The researchers measured ‘pressure generation capacity’ in the vessels with imaging over the course of remodeling, and then carefully dissected out these sub-millimeter in diameter vessels at the end of six weeks for functional testing. They gauged mechanical properties, performed a proteomic analysis of the muscle cells, and found that the remodeled lymphatic vessel was working much harder than vessels from the control limb.
“Think of it like an elevated heart rate for a lymphatic vessel,” says Dixon, whose team noted, “significantly increased signs of oxidative stress.”
The team found, over the six-week period, that lymphedema hadn’t developed, and it seemed as if the affected lymphatic vessel could handle the load, “but it had to do the work of two vessels, and at the cost of oxidative stress, and that’s analogous to early signs of cardiovascular failure,” notes Dixon.
The stress on the vessel wasn’t the result of the initial surgical injury, “but a result of the vessel’s adaptation for the surgery,” Dixon says. “And it’s a good model for what happens to a human.”
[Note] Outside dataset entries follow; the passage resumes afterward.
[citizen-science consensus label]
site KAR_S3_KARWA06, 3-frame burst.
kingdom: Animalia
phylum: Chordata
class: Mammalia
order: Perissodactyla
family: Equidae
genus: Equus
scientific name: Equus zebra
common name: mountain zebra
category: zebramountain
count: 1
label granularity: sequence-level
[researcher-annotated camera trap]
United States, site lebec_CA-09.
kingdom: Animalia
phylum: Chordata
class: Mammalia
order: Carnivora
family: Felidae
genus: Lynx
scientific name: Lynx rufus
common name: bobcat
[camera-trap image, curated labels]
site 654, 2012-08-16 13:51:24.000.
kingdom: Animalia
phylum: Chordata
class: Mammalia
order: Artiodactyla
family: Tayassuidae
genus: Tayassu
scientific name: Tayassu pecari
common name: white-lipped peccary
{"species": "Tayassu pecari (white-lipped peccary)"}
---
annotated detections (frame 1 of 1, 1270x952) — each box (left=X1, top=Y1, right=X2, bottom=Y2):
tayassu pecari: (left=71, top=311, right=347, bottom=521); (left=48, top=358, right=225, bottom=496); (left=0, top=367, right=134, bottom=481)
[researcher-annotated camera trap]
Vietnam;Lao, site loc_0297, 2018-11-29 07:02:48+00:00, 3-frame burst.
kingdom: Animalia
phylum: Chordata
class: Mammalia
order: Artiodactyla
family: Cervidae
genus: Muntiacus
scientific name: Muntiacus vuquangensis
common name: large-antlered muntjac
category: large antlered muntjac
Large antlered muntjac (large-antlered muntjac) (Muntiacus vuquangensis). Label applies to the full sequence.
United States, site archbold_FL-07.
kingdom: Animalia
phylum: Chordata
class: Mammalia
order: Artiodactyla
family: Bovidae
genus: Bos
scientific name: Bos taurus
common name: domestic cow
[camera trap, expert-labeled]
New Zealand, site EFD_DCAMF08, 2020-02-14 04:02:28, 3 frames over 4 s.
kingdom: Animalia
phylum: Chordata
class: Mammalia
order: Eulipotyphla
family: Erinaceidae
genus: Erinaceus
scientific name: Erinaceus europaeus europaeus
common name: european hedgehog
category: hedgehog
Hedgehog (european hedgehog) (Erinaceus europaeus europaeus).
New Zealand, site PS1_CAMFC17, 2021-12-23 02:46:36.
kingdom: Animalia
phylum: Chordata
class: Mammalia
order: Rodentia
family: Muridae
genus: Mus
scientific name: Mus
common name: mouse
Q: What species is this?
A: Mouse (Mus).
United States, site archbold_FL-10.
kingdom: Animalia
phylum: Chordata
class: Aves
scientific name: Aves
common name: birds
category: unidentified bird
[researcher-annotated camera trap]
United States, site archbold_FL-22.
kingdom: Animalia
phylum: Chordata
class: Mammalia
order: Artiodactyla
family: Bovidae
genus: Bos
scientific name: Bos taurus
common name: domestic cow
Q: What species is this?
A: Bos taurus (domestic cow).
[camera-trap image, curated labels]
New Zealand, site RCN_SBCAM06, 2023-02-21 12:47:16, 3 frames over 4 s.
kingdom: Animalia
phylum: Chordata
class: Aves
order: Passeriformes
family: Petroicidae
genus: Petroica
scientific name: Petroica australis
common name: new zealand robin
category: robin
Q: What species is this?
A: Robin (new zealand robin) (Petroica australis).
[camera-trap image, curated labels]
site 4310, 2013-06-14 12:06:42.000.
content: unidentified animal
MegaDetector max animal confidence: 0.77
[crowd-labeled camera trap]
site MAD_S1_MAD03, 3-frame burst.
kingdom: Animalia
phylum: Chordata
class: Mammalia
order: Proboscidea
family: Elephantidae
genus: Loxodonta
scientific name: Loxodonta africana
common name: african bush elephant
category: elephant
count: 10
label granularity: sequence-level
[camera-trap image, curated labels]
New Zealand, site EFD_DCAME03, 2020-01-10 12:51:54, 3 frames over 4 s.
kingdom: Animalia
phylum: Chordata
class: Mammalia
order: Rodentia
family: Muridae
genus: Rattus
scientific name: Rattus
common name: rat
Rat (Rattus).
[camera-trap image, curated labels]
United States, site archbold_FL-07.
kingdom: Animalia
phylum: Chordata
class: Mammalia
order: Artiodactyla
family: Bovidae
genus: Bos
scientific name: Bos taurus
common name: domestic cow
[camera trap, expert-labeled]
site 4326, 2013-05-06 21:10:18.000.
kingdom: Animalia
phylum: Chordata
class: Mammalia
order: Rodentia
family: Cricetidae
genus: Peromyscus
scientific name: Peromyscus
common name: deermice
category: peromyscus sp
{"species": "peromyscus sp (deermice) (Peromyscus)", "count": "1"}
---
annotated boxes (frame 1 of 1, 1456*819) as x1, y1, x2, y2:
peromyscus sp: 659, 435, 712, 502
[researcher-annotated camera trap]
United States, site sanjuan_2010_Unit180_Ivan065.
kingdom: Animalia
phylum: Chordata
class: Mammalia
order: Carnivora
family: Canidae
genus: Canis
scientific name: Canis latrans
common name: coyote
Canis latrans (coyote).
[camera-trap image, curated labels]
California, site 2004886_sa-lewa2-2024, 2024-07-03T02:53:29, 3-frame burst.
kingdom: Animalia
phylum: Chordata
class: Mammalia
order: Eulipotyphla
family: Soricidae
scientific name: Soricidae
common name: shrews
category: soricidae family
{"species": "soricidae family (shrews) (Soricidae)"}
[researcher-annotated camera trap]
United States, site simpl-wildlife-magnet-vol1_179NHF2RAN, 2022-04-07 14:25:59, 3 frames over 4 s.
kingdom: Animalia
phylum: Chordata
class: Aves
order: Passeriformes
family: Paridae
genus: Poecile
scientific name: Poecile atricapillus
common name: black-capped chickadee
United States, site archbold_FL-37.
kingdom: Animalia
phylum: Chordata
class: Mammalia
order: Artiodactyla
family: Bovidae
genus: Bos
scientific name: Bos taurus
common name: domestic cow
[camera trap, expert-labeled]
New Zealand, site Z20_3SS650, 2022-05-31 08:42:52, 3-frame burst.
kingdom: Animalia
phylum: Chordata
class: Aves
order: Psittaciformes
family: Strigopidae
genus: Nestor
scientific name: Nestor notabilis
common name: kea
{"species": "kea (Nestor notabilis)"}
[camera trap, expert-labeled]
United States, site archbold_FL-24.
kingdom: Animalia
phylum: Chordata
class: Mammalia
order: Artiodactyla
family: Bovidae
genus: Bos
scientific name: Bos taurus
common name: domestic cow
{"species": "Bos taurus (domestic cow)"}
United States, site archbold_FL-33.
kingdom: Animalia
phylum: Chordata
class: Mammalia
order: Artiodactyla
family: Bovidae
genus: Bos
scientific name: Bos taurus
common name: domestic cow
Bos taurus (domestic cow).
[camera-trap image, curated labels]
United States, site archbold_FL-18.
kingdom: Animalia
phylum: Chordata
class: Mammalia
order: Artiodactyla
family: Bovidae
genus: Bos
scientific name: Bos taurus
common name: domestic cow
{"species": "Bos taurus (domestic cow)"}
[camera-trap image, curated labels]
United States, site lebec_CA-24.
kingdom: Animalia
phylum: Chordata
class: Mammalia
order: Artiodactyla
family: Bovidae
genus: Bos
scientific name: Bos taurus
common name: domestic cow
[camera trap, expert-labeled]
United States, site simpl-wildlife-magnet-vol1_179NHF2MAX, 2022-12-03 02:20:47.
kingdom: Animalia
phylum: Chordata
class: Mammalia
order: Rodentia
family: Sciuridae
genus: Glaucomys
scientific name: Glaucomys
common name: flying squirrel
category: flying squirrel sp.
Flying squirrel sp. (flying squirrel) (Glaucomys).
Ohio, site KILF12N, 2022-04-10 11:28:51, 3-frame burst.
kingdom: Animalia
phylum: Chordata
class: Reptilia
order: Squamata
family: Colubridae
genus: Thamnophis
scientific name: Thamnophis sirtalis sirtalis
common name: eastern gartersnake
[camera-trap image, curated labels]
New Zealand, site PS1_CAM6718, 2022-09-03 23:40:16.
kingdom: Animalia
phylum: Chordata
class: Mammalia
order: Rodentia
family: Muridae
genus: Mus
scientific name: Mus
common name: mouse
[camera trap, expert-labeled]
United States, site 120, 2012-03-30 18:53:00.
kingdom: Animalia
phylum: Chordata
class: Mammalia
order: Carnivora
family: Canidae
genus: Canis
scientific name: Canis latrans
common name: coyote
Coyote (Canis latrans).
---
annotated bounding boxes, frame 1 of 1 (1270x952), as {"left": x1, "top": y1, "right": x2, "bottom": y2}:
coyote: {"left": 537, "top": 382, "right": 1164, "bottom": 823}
Lead author of the paper was Tyler S. Nelson, former graduate researcher in Dixon lab. Other authors were Zhanna Nepiyushchikh (research scientist in the Dixon lab), Joshua S. T. Hooks and and Mohammad S. Razavi (former graduate researchers in Dixon lab), Tristan Lewis and Merrilee Thoresen (University of Georgia), Cristina Clement and Laura Santambrogio (Einstein College of Medicine), Matthew T. Cribb (graduate researcher in Dixon lab), Mindy K. Ross (former undergraduate researcher in Dixon lab), Rudolph L. Gleason (associate professor in Woodruff School and Coulter Department), Peroni, and Dixon.